Requirement: When you find the line with "Talkshow 46: PEW" among the records below, reproduce it and each line after it exactly, ending with the line with "Wild Child (Mills".
======== Extracted entries
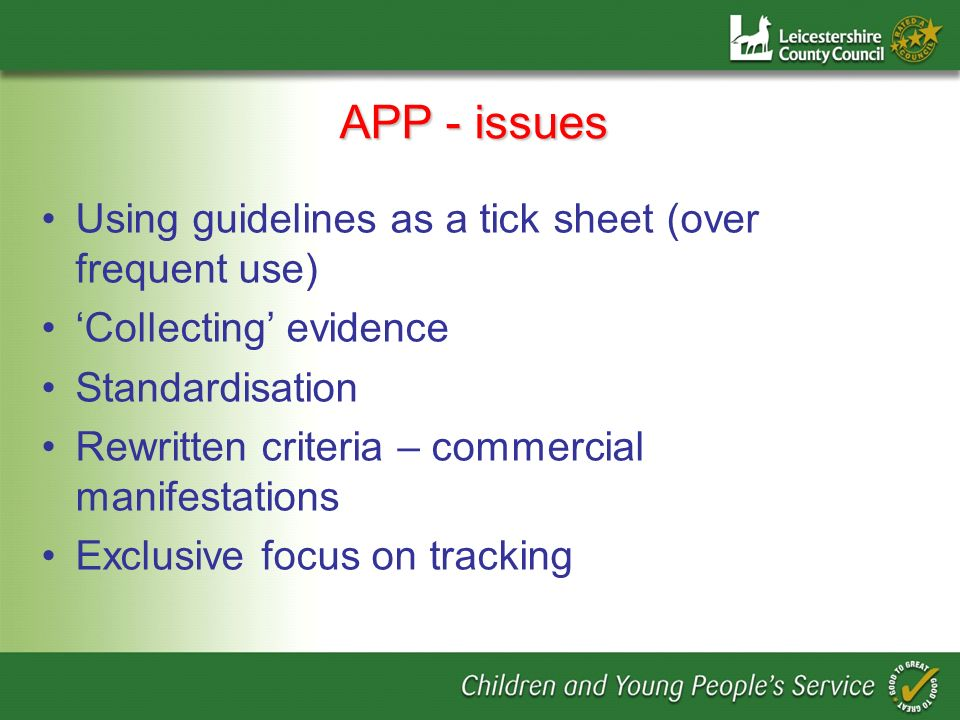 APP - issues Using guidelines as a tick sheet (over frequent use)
================
======== Extracted entries
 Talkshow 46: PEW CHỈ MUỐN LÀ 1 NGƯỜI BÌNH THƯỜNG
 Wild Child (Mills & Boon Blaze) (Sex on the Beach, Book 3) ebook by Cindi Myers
================
======== Extracted entries
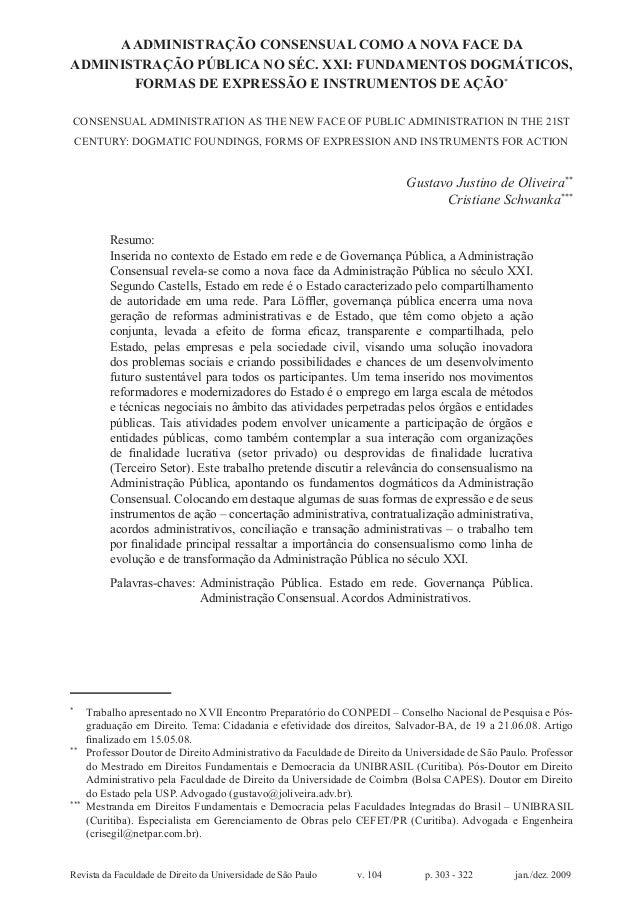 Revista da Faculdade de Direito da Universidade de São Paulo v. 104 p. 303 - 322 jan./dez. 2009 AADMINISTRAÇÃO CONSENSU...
================
Response to this task:
 Talkshow 46: PEW CHỈ MUỐN LÀ 1 NGƯỜI BÌNH THƯỜNG
 Wild Child (Mills & Boon Blaze) (Sex on the Beach, Book 3) ebook by Cindi Myers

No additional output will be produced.